I looked behind me, I looked to the left, I looked to the right, and seeing an area with a lot of activity in the distance, I pointed in that direction and said confidently: ‘There. Over there Sir!’
The jeeps sped off. It was only later when I looked at my maps that I realised that I had sent Monty straight into the German lines.
“I laid low for a few days.”
Lord Michael Killanin MBE, Joined the British army at the beginning of the war. He was a journalist with the Sunday Dispatch and the Daily Mail. He was in Downing Street when prime minister Chamberlain returned from Germany, September 30 1938, waving an agreement over his head which he had negotiated with Hitler granting ‘peace in our time.’
“I didn’t believe it”, he said. “I was a liberal sort of man. I detested the Nazis and joined up for purely political reasons.”
Lord Killanin rose to the rank of major, and after the war continued his life as an author, film producer and journalist. He served as president of the International Olympic Committee 1972 – 1980.
We were like tourists – Fascinated by what we saw…
Paddy Devlin’s sensation as his glider swept down towards French soil just after dawn on D-Day, was one of total silence.
“ Paratroopers called us the ‘Suicide Transport’ but I never had any sense of danger in a glider. There was just silence. We heard no battle sounds as we approached our target near the Caen area."
A total of 6,000 men was landed by glider that day. Paddy’s glider was one of 190 landing inland from the beaches to secure bridges and road junctions against a German advance.
As Paddy’s platoon (28 men ) left their glider, instead of taking up defensive positions they just stared at the amazing spectacle of gliders falling from the sky, groups of infantry marching off, the sound of battle in the distance.
“Unlike the poor infantry scrambling ashore on the beaches we were all dry, and smartly dressed. We were like tourists, fascinated by all we saw.”
They did, however, soon march away towards Ranville. They passed one paratrooper who remarked, "You don’t know how lucky you were to survive that landing...if you saw all the shit the Germans fired at you."
No one on Paddy’s glider was aware they were under attack.
After the paratrooper, the next man they met was a very drunk Frenchman. He was waving a bottle of wine over his head shouting, ‘DeValera Irlandaise!’
Their target was a small town, St Honorine about 10 kilometres from Ouistreham.
They dug in and waited events. Suddenly overhead they saw a German bomber being chased by two Spitfires. The bomber crashed and burst into a ball of flame. “We all cheered,” said Paddy, “We had no idea how the invasion was going, but when I saw that plane crash I knew we were winning.”
A Galway visitor
That is how Paddy Devlin spent his first day in France. The next day everything went wrong. Paddy’s platoon got separated from the main party, advancing German tanks scattered them back the way they came. They eventually met up with the Ulsters and during the weeks that followed saw action along the coast as town after town fell to the Allied armies.

◆ ◆ ◆ ◆ ◆ ◆ ◆

PROBLEMS TO SOLVE>
1) In the wartime recollections, how many men made up Paddy Devlin's platoon?
2) Decide whether each statement agrees with the wartime recollections, answering yes or no and quoting the deciding words: (a) Lord Killanin served as president of the International Olympic Committee from 1972 to 1980. (b) Battle sounds could be heard from Paddy Devlin's glider as it approached its target. (c) St Honorine lies about 10 kilometers from Ouistreham.
3) Extend the wartime recollections, picking up after their final sentence.

DATASET SECTION>
◆ ◆ ◆ ◆ ◆ ◆ ◆

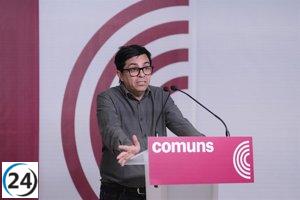 Pisarello (Comuns) sostiene que sería incomprensible la oposición de Junts a la nueva financiación.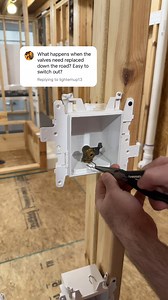 3K views · 38 reactions | We get it—simple serviceability matters 欄 MODA Boxes feature a two-piece valve design that allows for easy maintenance, without cutting drywall  | Oatey | Facebook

◆ ◆ ◆ ◆ ◆ ◆ ◆

ANSWERS FOR THE TASKS>
1) 28 men.

2)
(a) Yes: "He served as president of the International Olympic Committee 1972 – 1980."
(b) No: "We heard no battle sounds as we approached our target near the Caen area."
(c) Yes: "a small town, St Honorine about 10 kilometres from Ouistreham."

3)
One morning while Paddy was shaving there was a knock on the door. “Where do I find Paddy Devlin?” asked a recognisable Galway voice. It was Pat Gillan from Market Street. He had joined the LDF, and from there at 19 years he joined the Commandos 1st Commander brigade. He had landed on SWORD beach at 8.20 on D-Day, going ashore in 22 landing craft, five of which were hit. They successfully held the bridges at Amfreville which was their objective.
By early September the Battle for Normandy was over. Paddy, in army issued civvies, smelling strongly of camphor, came home on leave to Galway.
Added three years
Three years previously Paddy had left Galway with his pal Jimmy Jordan to join the British army. Paddy lived at No 5 Frenchville, Claddagh, Jimmy lived next door at No 4. They were both 17 years of age. They had followed the events of the war in comic books they swopped with other boys at the Mon school. They made up their minds to find adventure, and see the war for themselves.
In Belfast they added three years to their age, and were accepted into the Ulster Rifles Gliderborne 1st battalion. It later formed part of the 6th Airborne division, and was largely known as an Irish regiment.
There was soldiering in Paddy’s blood. His father Michael James was a blacksmith with the British army during World War I.
Mother’s prayers
When Paddy came home that September 1944 his father was ‘pleased as punch’with him. He had Paddy tell his story of landing in France and the battles along the coast to his cronies from World War I who called to the house.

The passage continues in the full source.